DNA containing d5SICS-dNaM is PCR-amplified by OneTaq polymerase with both high efficiency and fidelity. Importantly, the efficiencies and fidelities seem excellent regardless of the natural sequence context of the unnatural base pair. Moreover, the error rate with which the unnatural base pair is lost or gained, which ranges from 10−3 to 10−4 per nucleotide, overlaps with the error rate of fully natural DNA with commonly used commercial PCR systems, which ranges between 10−4 and 10−7 (40). Thus, at least for in vitro applications, d5SICS-dNaM represents a fully functional base pair, and along with the natural base pairs, it represents a fully functional, expanded genetic alphabet. It is remarkable that this unnatural base pair with proven functional equivalence to the natural base pairs relies on hydrophobic interactions for replication, without the aid of complementary H-bonding. Clearly, the natural purine and pyrimidine scaffolds that pair through complementary H-bonding are not unique solutions to the challenge of biological information storage and retrieval. With linkers added to the unnatural nucleotides (2), the unnatural base pair could be used to site-specifically modify DNA or RNA with any functionality of interest, and should find uses in different in vitro applications, even those requiring massive and sequence-independent amplification. Moreover, the efficient and high-fidelity replication and transcription of d5SICS-dNaM also suggest that it might allow for the in vivo expansion of the genetic alphabet and the creation of a semisynthetic organism with an increased potential for information storage and retrieval.
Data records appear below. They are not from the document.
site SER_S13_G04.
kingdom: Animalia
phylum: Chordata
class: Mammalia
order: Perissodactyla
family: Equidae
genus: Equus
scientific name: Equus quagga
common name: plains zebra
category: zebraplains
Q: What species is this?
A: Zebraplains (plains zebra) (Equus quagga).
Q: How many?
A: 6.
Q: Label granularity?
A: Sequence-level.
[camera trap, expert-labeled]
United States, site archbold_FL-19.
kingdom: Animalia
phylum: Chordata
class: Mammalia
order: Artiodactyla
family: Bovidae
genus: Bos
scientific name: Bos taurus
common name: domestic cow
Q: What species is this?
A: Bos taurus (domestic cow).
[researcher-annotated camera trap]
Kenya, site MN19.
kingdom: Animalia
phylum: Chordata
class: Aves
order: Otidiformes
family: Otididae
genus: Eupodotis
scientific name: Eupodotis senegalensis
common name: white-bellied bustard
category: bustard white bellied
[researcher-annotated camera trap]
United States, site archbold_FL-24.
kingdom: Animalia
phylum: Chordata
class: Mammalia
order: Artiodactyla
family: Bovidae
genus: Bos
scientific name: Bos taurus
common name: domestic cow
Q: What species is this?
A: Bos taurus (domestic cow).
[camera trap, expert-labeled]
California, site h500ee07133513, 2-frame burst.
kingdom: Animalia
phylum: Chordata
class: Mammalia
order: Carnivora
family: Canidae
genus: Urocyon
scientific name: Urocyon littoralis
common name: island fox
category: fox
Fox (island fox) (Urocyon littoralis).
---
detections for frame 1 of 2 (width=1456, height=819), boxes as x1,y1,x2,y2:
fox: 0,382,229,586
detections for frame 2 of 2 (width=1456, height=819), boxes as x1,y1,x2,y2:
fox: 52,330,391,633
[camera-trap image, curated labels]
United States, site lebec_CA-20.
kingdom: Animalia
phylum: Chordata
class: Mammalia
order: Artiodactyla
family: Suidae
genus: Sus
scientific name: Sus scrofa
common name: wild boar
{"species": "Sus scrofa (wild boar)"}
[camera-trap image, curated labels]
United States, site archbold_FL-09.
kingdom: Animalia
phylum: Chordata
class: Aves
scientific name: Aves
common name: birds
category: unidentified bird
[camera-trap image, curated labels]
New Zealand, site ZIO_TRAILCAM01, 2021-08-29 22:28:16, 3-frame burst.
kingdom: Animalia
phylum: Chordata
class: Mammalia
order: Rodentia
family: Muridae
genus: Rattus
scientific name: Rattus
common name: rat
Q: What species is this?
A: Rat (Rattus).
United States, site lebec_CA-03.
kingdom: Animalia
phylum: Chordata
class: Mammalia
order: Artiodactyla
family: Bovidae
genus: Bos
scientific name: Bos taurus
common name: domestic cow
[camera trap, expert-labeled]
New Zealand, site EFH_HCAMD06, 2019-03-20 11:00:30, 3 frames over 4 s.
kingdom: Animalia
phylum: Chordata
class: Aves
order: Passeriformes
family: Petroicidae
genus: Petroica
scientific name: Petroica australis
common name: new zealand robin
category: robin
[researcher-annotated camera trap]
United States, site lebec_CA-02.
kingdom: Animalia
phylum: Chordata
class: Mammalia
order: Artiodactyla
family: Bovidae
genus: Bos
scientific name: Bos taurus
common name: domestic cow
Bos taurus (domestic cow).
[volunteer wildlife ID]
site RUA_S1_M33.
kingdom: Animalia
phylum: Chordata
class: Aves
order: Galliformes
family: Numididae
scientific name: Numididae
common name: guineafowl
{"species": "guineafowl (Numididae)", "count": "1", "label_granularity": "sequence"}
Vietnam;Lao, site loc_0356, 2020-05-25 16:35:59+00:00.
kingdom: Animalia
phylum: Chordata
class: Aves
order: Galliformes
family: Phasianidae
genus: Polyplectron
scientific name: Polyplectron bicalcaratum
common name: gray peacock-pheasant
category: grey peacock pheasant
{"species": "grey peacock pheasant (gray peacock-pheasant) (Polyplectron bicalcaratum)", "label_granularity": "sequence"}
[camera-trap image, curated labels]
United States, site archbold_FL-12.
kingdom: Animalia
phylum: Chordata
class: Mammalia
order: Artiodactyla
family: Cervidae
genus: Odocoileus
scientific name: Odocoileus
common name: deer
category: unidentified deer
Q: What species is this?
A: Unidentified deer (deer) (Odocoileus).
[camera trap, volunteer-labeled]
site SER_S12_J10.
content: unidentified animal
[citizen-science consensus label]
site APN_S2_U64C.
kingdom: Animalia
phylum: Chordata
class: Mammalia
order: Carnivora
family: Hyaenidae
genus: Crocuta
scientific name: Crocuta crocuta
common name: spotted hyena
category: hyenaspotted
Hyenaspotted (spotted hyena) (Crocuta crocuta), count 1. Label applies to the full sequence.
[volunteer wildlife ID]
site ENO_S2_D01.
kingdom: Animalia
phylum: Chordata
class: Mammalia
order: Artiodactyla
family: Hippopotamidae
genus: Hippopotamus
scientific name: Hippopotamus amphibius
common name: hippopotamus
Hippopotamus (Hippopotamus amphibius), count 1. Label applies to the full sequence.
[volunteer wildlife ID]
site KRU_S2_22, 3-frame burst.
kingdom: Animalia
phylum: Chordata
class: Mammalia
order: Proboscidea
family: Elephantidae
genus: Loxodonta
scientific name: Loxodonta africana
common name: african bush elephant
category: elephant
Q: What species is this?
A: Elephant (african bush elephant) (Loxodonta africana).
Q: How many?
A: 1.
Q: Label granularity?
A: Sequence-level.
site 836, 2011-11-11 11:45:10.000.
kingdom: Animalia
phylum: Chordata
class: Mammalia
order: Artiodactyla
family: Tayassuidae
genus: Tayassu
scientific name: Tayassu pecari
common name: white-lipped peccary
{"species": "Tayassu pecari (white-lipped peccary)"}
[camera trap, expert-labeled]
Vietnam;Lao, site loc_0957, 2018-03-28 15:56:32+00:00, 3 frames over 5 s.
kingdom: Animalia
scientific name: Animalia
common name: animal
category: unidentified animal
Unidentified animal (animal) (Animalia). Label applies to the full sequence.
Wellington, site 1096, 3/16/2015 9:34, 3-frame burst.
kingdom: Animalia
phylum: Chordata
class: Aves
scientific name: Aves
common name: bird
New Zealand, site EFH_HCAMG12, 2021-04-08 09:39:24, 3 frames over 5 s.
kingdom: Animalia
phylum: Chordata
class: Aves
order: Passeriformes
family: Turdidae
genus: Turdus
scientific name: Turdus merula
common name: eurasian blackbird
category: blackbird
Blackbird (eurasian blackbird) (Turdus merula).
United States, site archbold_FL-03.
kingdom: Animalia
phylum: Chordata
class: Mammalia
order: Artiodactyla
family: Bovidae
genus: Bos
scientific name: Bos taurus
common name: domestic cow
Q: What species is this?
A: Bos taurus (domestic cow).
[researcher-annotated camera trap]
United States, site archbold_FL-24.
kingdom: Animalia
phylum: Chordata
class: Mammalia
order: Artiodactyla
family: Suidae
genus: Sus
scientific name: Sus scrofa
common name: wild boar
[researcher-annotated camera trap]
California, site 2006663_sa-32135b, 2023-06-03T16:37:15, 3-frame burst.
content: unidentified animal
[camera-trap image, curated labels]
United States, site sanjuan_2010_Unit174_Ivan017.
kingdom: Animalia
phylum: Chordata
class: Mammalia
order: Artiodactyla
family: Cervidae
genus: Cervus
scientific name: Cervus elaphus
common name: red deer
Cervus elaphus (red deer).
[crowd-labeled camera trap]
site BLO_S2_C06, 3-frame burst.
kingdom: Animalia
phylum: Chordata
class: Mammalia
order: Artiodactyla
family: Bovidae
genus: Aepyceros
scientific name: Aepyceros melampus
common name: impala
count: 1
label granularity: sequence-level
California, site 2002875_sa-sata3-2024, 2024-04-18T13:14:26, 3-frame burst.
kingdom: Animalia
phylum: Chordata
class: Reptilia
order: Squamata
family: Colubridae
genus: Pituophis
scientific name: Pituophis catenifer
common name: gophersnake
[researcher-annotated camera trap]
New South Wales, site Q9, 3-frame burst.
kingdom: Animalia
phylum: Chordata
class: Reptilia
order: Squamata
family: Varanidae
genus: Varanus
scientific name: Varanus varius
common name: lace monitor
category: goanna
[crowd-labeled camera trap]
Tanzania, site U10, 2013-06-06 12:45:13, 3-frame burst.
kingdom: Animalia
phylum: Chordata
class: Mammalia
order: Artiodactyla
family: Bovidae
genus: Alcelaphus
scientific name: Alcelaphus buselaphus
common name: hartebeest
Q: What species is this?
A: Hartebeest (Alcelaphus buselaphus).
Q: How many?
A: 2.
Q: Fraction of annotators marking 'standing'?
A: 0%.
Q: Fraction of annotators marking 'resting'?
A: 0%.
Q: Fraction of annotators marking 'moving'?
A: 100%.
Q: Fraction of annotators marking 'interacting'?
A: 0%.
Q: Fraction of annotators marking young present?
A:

Efforts toward these goals are currently underway.

Materials and Methods

OneTaq PCR.

PCR reactions were performed in 1× OneTaq buffer containing 3 mM Mg2+, 200 μM each natural dNTP, 100 μM d5SICSTP and dNaMTP, 1 μM each primer, 0.5× SYBR Green, 1 ng DNA template (SI Appendix, SI Materials and Methods, and Table S1), and 0.02 unit/μL OneTaq in a total of 50 μL in a MyiQ system (Bio-Rad) under the following thermal cycling conditions: 96 °C, 10 s; 60 °C, 15 s; 68 °C, 1 min. The total number of PCR cycles varied between 42 and 47 (based on the real-time monitoring of SYBR green), with 104-fold dilution after the initial 14–16 cycles and then again after an additional 18 cycles. A negative control reaction lacking template was run in parallel. On completion, an aliquot (5 μL) was analyzed on a 2% (wt/vol) agarose gel to confirm the size of the product. DNA was purified using DNA Clean & Concentrator-5 (Zymo Research Corp.), quantified by the Quant-iT dsDNA HS Assay (Invitrogen), and sequenced on 3730 DNA Analyzer (Applied Biosystems). Efficiencies of amplification were quantified by normalizing the amount of product produced by the number of PCR cycles. Fidelity was determined from the retention level of the unnatural base pair normalized by the number of doublings [log2(amplification)]. The retention was quantified by Sanger sequencing using natural triphosphates. Under these conditions, an unnatural nucleotide in the template causes abrupt termination of the sequencing reaction, making it possible to quantitatively determine its level of retention as the ratio of the normalized amplitudes of sequencing chromatogram peaks before and after termination (details in ref. 30 and SI Appendix, SI Materials and Methods). Raw Sanger sequencing traces are shown in SI Appendix, Fig. S3.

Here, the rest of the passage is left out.